In a subsequent letter to The News and Observer, Truitt dutifully defended McCrory’s record on education, accused the educators of engaging in “irresponsible publicity” and derisively suggested they needed to “set a positive example for [their] students.”
As a candidate for superintendent, Truitt has shown a similar desire to dismiss concerns of educators and maintain a partisan defense of Republicans on education policy.
In response to an EdNC question about how she would work with state lawmakers as superintendent, Truitt spoke about the importance of “honest conversations.” But she also admonished her opponent, Jennifer Mangrum, for assigning a grade of ‘F’ to state legislators on education policy, suggesting it was insulting and amounted to an inappropriate public criticism. She added: “Unlike others, I have not and will not ever personally attack them or their character.”
Pointing out the failure of a decade of prioritizing tax cuts over public schools isn’t a personal attack, it’s an honest conversation.

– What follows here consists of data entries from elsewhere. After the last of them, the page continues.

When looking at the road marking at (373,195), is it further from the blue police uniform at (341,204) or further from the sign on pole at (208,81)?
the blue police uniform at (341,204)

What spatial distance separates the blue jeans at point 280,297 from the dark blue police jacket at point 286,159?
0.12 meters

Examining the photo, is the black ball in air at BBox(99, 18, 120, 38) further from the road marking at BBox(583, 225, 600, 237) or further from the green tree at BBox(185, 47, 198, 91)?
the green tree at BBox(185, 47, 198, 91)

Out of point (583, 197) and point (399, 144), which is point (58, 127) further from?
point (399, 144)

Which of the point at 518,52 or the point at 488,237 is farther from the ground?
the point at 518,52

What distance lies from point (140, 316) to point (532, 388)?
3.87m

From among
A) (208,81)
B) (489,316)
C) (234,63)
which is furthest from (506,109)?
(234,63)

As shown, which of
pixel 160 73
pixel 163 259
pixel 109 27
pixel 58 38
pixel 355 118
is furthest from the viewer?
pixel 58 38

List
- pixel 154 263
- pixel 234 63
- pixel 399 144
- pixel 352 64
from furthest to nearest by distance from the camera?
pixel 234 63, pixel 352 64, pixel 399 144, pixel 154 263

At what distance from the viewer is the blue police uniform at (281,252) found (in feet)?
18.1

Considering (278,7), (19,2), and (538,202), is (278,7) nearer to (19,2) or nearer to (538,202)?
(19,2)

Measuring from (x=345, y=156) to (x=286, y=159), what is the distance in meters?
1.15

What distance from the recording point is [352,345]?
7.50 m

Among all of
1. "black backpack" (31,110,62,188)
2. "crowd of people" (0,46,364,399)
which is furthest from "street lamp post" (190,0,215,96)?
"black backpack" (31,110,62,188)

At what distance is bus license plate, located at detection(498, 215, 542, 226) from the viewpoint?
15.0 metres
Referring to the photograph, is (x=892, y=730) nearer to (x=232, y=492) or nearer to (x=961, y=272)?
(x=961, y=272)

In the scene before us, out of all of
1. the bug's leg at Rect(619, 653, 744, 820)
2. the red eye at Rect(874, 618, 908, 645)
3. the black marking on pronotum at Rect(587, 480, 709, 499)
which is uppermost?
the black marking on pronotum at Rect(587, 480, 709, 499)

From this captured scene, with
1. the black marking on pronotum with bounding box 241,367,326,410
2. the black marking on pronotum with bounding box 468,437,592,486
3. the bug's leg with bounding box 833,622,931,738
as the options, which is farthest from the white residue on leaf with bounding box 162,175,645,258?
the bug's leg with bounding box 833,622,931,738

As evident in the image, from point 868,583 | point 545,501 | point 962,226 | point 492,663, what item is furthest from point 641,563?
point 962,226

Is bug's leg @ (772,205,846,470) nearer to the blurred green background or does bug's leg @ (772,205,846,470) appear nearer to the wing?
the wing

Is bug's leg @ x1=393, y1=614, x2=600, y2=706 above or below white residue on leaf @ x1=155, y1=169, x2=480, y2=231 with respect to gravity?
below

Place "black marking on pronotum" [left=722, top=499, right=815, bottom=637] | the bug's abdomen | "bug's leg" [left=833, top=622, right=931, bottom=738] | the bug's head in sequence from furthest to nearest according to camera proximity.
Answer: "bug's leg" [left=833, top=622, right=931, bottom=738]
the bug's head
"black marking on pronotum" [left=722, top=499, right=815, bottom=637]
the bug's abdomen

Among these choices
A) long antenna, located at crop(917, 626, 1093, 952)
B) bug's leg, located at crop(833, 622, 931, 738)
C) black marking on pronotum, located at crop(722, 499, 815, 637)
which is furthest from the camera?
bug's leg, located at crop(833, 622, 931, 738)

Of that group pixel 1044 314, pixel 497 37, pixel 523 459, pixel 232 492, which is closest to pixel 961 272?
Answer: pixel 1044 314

It’s the kind of real talk that has been missing from DPI for the last four years under a superintendent who is completely disconnected from the realities we face in our public schools.
It’s also what we can expect from Mangrum, a career educator and member of the North Carolina Association of Educators who marched side-by-side with educators in Raleigh on both May 16, 2018 and May 1, 2019.
For Catherine Truitt to characterize that conversation as inappropriate and insulting is a clear sign that—like Mark Johnson—her primary allegiance is to party, not to students and certainly not to educators.
After a decade that has felt more like a century to those of us who work in public schools, Nov. 3 brings tremendous opportunity to reshape the landscape when it comes to those in positions of power over K-12 education.
As we begin the next chapter in North Carolina, it’s crucial that we have a superintendent with steel in her spine who supports educators in advocating for change and is herself willing to stand up and speak truthfully about the needs of our public schools.
The last thing we need is another Mark Johnson.